- Leader: Gennady Alamia
- Founded: October 15, 2004
- Ideology: Social democracy

= Social-Democratic Party of Abkhazia =

The Social-Democratic Party of Abkhazia (Социал-демократическая партия Абхазии; სოციალურ დემოკრატიული პარტიის აფხაზეთის) is an oppositional political party in Abkhazia. It was founded during the crisis that followed the October 2004 presidential election by people from the presidential campaign of Sergei Shamba, who had come third in the election. Besides Shamba himself, initial members included his vice presidential candidate Vladimir Arshba, chief of staff Gennady Alamia and former vice premier Albert Topolian. The foundational congress of the Social-Democratic Party took place on 15 October 2005 in the State Drama Theatre of Abkhazia, where Gennadi Alamia was elected its first chairman. The Union of Social-Democratic Youth was founded as the party's youth wing, headed by Abkhazian State University student Astamur Logua.

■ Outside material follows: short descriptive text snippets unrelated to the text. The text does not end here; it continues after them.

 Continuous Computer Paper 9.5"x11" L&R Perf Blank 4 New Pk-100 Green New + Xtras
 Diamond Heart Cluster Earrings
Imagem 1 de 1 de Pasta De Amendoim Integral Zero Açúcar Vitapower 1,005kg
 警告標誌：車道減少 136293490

The Social-Democratic Party called on voters to boycott the new presidential election on 12 January 2005 held as a result of the power-sharing agreement reached between Sergei Bagapsh and Raul Khajimba.

The Social-Democratic Party and the Union of Social-Democratic Youth were two of the 12 organisations that stood at the basis of the Forum of Abkhaz People's Unity founded on 8 February 2005 and Gennadi Alamia became its first chairman.

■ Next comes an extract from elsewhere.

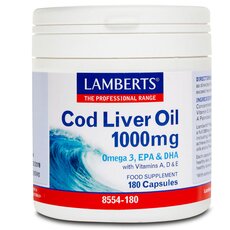 LAMBERTS Cod Liver Oil 1000mg 180 Caps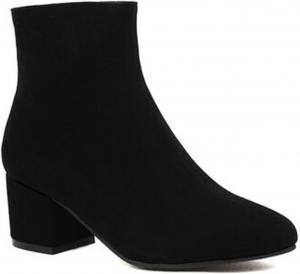 Женские замшевые ботильоны Челси с тубероидной формой, боковой молнией, элегантным заостренным носком, массивным каблуком, нескользящей подошвой, винтажные короткие ботинки для вечера, вечеринки и официальных мероприятий BEDGMDEG, Black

The new election was won by the joint Bagapsh-Khajimba ticket and Sergei Shamba became the new Minister for Foreign Affairs, but the Social-Democratic Party stayed in opposition.

On 20 May 2009 the Social-Democratic Party was one of a number of opposition parties that during a press conference strongly criticised the government's foreign policy. The criticism was rejected by Shamba two days later, dismissing it as "biased".